[Exercise task] Write out everything from the entry containing "Which element, [461,334]" down to the end of the entries again, swapping "nearer" for "closer" and changing nothing else. Leave the pictures out of your answer.

[Dataset]
◇ ◇ ◇ ◇ ◇ ◇ ◇

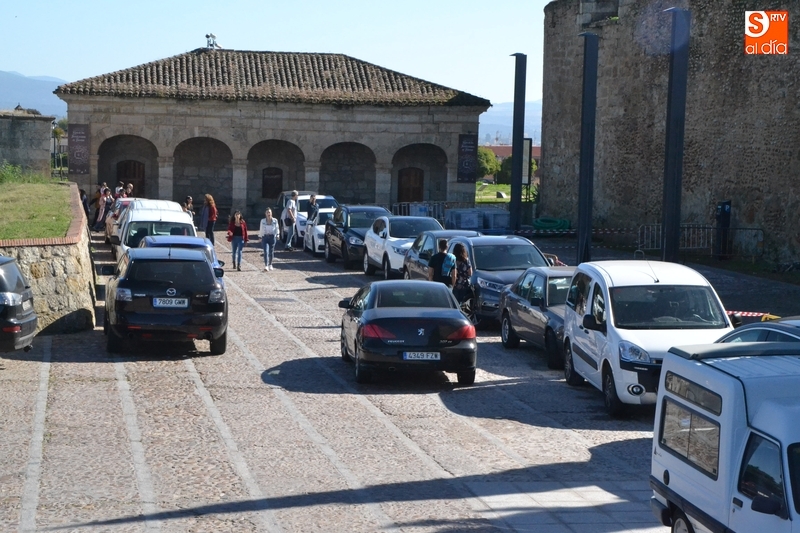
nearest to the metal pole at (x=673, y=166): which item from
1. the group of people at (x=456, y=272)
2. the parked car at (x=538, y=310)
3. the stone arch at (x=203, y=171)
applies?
the parked car at (x=538, y=310)

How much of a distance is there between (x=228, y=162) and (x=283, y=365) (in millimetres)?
33608

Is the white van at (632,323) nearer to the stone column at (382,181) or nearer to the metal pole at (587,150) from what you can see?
the metal pole at (587,150)

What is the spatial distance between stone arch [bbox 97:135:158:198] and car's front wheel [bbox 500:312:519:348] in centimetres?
3171

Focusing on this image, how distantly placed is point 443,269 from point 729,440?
12864mm

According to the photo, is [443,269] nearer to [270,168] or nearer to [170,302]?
[170,302]

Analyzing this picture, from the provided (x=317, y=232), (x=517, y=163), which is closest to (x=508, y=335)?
(x=517, y=163)

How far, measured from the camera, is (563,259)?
106 feet

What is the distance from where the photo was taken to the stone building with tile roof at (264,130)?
45.8 meters

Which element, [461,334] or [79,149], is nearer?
[461,334]

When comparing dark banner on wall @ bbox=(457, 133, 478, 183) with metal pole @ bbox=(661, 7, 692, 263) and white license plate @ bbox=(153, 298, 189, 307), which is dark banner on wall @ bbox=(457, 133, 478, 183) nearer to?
metal pole @ bbox=(661, 7, 692, 263)

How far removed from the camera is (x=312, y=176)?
155 feet

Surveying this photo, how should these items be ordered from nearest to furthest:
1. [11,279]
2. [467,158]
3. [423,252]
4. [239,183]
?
[11,279] < [423,252] < [239,183] < [467,158]

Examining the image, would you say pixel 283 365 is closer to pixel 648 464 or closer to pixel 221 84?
pixel 648 464

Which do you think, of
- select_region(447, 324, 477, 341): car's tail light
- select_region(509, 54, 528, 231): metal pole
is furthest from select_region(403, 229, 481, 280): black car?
select_region(509, 54, 528, 231): metal pole
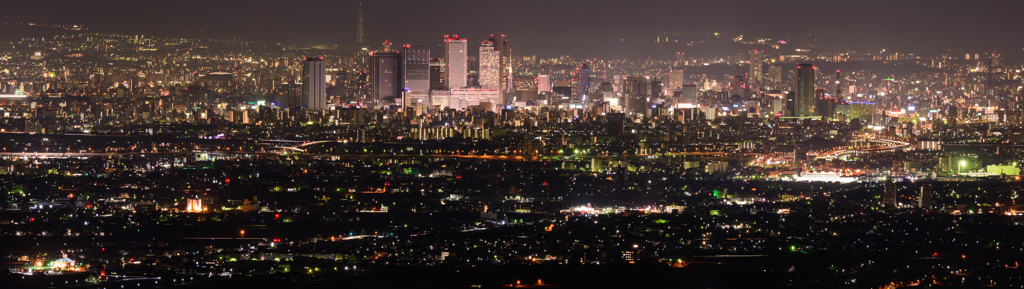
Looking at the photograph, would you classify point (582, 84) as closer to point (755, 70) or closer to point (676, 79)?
point (676, 79)

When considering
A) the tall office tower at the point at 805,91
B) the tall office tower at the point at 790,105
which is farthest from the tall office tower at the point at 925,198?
the tall office tower at the point at 805,91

◇ ◇ ◇ ◇ ◇ ◇ ◇

[Problem solution]
Which element, [461,334] or [79,149], is closer?
[461,334]

When comparing dark banner on wall @ bbox=(457, 133, 478, 183) with metal pole @ bbox=(661, 7, 692, 263) and white license plate @ bbox=(153, 298, 189, 307), which is dark banner on wall @ bbox=(457, 133, 478, 183) closer to?
metal pole @ bbox=(661, 7, 692, 263)

How far removed from the camera is (x=312, y=176)?
155 feet

Surveying this photo, how should these items be ordered from nearest to furthest:
1. [11,279]
2. [467,158]
3. [423,252]
4. [239,183]
?
[11,279] < [423,252] < [239,183] < [467,158]

Examining the image, would you say pixel 283 365 is closer to pixel 648 464 or closer to pixel 221 84?
pixel 648 464

Which do you think, of
- select_region(447, 324, 477, 341): car's tail light
- select_region(509, 54, 528, 231): metal pole
is furthest from select_region(403, 229, 481, 280): black car?
select_region(509, 54, 528, 231): metal pole
Looking at the photograph, would you classify point (582, 84) as closer to point (755, 70) or closer to point (676, 79)?
point (676, 79)

When considering
A) the tall office tower at the point at 805,91
B) the tall office tower at the point at 790,105
which is farthest from the tall office tower at the point at 925,198?
the tall office tower at the point at 805,91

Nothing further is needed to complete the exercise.